If the initial MxAccessClient.ConnectAsync() fails, startup disposes the real client and STA thread, replaces them with NullMxAccessClient, and still starts the OPC UA server. After that point there is no code path that ever retries the real MXAccess connection, so a temporary LMX outage at service startup becomes a permanent loss of runtime publishing until the whole Windows service is restarted.

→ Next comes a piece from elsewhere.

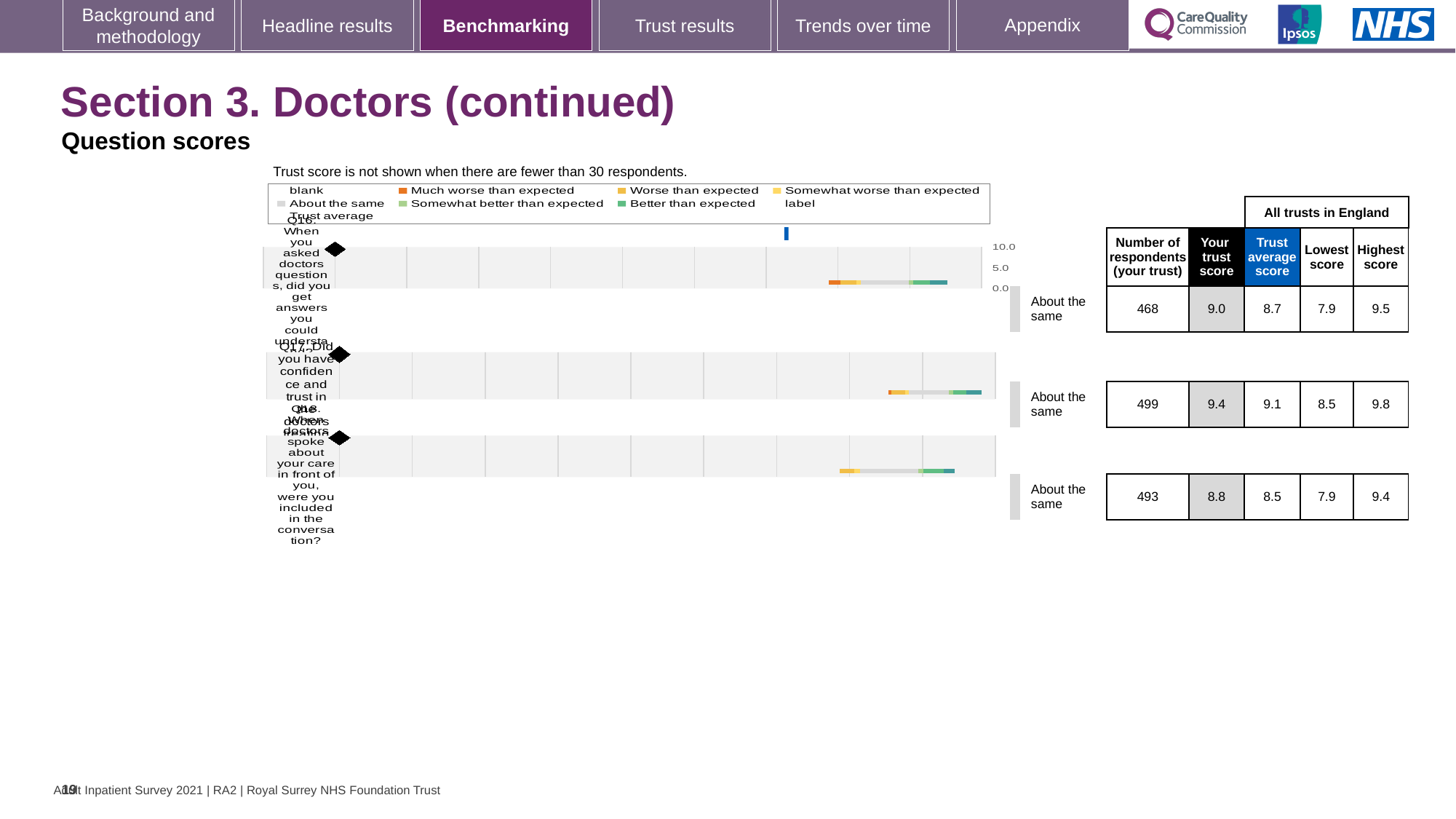
How many respondents from your trust answered Q17 (Did you have confidence and trust in the doctors treating you)? 499 Is your trust score for Q17 higher or lower than the trust average score for Q17? higher What is the trust average score for Q18 (When doctors spoke about your care in front of you, were you included in the conversation)? 8.5 What is the lowest score across all trusts in England for Q16? 7.9 How many questions are plotted on the chart? 3 What benchmark category is shown for Q18? About the same What is the highest score across all trusts in England for Q17? 9.8 What is the difference between your trust score and the trust average score for Q18? 0.3 Which question has the highest 'Your trust score'? Q17 Is your trust score for Q16 greater or less than 5.0 on the chart axis? greater Which question has the fewest respondents from your trust? Q16 What is your trust score for Q16 (When you asked doctors questions, did you get answers you could understand)? 9.0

[P1] Address-space rebuild loses live subscription bookkeeping

Files:

  • src/ZB.MOM.WW.LmxOpcUa.Host/OpcUa/LmxNodeManager.cs:163-169
  • src/ZB.MOM.WW.LmxOpcUa.Host/OpcUa/LmxNodeManager.cs:390-423

RebuildAddressSpace() clears _subscriptionRefCounts without unsubscribing the existing MXAccess subscriptions or rebuilding the ref counts for still-active monitored items. If a Galaxy rebuild happens while clients are subscribed, later deletes no longer call _mxAccessClient.UnsubscribeAsync(...), and any future subscription to the same tag starts from zero and creates another runtime subscription. In a long-running service this leaks live subscriptions and can duplicate data-change delivery after successive rebuilds.

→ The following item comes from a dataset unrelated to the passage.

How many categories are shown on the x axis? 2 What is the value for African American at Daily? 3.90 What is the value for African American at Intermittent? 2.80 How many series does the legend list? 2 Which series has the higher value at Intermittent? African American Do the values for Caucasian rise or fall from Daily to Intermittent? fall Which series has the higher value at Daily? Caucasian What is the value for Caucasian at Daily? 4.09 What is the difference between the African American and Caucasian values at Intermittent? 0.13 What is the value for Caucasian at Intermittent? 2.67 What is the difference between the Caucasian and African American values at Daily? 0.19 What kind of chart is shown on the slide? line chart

[P2] Failed reads and writes are still recorded as successful operations

Files:

  • src/ZB.MOM.WW.LmxOpcUa.Host/MxAccess/MxAccessClient.ReadWrite.cs:36-42
  • src/ZB.MOM.WW.LmxOpcUa.Host/MxAccess/MxAccessClient.ReadWrite.cs:97-109
  • src/ZB.MOM.WW.LmxOpcUa.Host/Status/HealthCheckService.cs:24-38

PerformanceMetrics only gets marked unsuccessful when an exception is thrown. A read timeout returns Vtq.Bad(...) and a rejected or timed-out write returns false, but neither path calls scope.SetSuccess(false). Since the dashboard health logic uses those success rates to detect degraded behavior, sustained runtime failures can still leave the service reporting healthy even while reads or writes are failing.

Test Notes

Focused verification completed successfully:

  • dotnet test tests/ZB.MOM.WW.LmxOpcUa.Tests/ZB.MOM.WW.LmxOpcUa.Tests.csproj --filter "FullyQualifiedName~MultiClientTests.MultipleClients_SubscribeToSameTag_AllReceiveDataChanges"
  • dotnet test tests/ZB.MOM.WW.LmxOpcUa.Tests/ZB.MOM.WW.LmxOpcUa.Tests.csproj --filter "FullyQualifiedName~MxAccessClientMonitorTests.Monitor_ReconnectsOnDisconnect|FullyQualifiedName~MxAccessClientMonitorTests.Monitor_ProbeStale_ForcesReconnect"
  • dotnet test tests/ZB.MOM.WW.LmxOpcUa.Tests/ZB.MOM.WW.LmxOpcUa.Tests.csproj --filter "FullyQualifiedName~ChangeDetectionServiceTests"

I did not rerun the entire solution test suite in this pass. A previous full-solution run had timed out, so verification here was focused on the behavior touched by the prior fixes and the service-reliability paths reviewed above.